What are the kernel parameters related to maximum size of physical I/O requests?

Solution Verified - Updated

Environment

  • Red Hat Enterprise Linux (RHEL) 5, 6, 7, 8

Issue

  • What is the kernel parameters related to maximum size of physical I/O requests?
  • How do I adjust the maximum I/O transfer size on RHEL?
  • How do I set the maximum block device I/O transfer size on RHEL?
  • How to set custom values for /sys/block/<device>/queue/max_sectors_kb parameters?
  • Default max_sectors_kb setting
  • Do you have a proper way (reboot persistent, applies to current disks (devices), applies to disks (devices) that are added before next reboot) to change the default max_sectors_kb?

Resolution

Linux has two parameters in the /sys file system related to the configuration: max_hw_sectors_kb and max_sectors_kb.

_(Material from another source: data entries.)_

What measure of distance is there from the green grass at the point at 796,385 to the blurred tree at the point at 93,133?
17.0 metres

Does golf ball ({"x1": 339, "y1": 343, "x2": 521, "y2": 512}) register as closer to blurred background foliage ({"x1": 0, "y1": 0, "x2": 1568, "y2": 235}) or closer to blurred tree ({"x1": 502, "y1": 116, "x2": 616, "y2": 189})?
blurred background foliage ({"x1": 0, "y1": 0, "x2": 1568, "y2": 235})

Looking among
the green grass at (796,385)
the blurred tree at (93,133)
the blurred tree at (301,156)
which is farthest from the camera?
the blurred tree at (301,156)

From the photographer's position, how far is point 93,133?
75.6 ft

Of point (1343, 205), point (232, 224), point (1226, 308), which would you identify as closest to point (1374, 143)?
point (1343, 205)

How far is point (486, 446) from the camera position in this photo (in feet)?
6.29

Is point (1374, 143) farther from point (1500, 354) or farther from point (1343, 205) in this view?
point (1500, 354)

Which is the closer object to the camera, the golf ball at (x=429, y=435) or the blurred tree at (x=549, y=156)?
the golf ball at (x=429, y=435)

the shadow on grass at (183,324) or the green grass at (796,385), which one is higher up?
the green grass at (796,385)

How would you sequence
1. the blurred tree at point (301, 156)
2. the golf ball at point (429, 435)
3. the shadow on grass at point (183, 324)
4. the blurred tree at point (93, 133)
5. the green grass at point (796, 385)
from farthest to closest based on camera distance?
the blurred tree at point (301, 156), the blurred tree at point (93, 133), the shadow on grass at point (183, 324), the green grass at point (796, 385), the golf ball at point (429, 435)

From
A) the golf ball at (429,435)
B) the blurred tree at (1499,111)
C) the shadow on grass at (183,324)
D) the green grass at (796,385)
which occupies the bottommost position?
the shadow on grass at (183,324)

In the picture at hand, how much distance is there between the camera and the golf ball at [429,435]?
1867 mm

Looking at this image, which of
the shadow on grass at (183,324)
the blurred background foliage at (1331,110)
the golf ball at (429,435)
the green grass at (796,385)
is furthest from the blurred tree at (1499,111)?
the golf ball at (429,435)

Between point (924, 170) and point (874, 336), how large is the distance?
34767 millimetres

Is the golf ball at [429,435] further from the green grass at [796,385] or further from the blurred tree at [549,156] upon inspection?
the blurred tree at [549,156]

max_hw_sectors_kb (read-only)

This is the maximum number of kilobytes supported in a single data transfer by the underlying device. This value is read-only. It is set by the driver to reflect the driver/hardware limit. The block layer will also enforce this limit and so it will take the minimum of the max_hw_sectors_kb and the kernel default block limit (512kb in RHEL4/5) to make sure all I/O requests are within the size limit that the hardware/driver can support.

max_sectors_kb (read/write)

This is the maximum number of kilobytes that the block layer will allow for a filesystem request. This value could be overwritten, but it must be smaller than or equal to the maximum size allowed by the hardware. The default kernel value on RHEL4/5 is 512kb.

To adjust or set the maximum transfer size, set the device's max_sectors_kb to the desired value. That value must be less than the kernel's maximum of 512kb. For example, say a storage vendor recommends limiting the I/O transfer size to their storage at or below 128kb per request. Then you would perform the following command for each such storage device:

# echo 128 > /sys/block/sdz/queue/max_sectors_kb
Caution!   The new max_sectors_kb value must be less than the device's max_hw_sectors_kb and max_dev_sectors values otherwise you can get errors as a result. See Limit Checks section below for determining the upper safe value limit for max_sectors_kb.
Caution!   Reducing the max_sectors_kb value should only be done when use of the disk is acquiesced. Otherwise there is the chance an IO passes through an upper device mapper layer, such as LVM and/or Multipath, using the larger older value only to be rejected at the device layer due to it being larger than the new smaller maximum IO size. See "How to set custom 'max_sectors_kb' option for devices under multipathd control?", specifically step 2 for more information on this aspect.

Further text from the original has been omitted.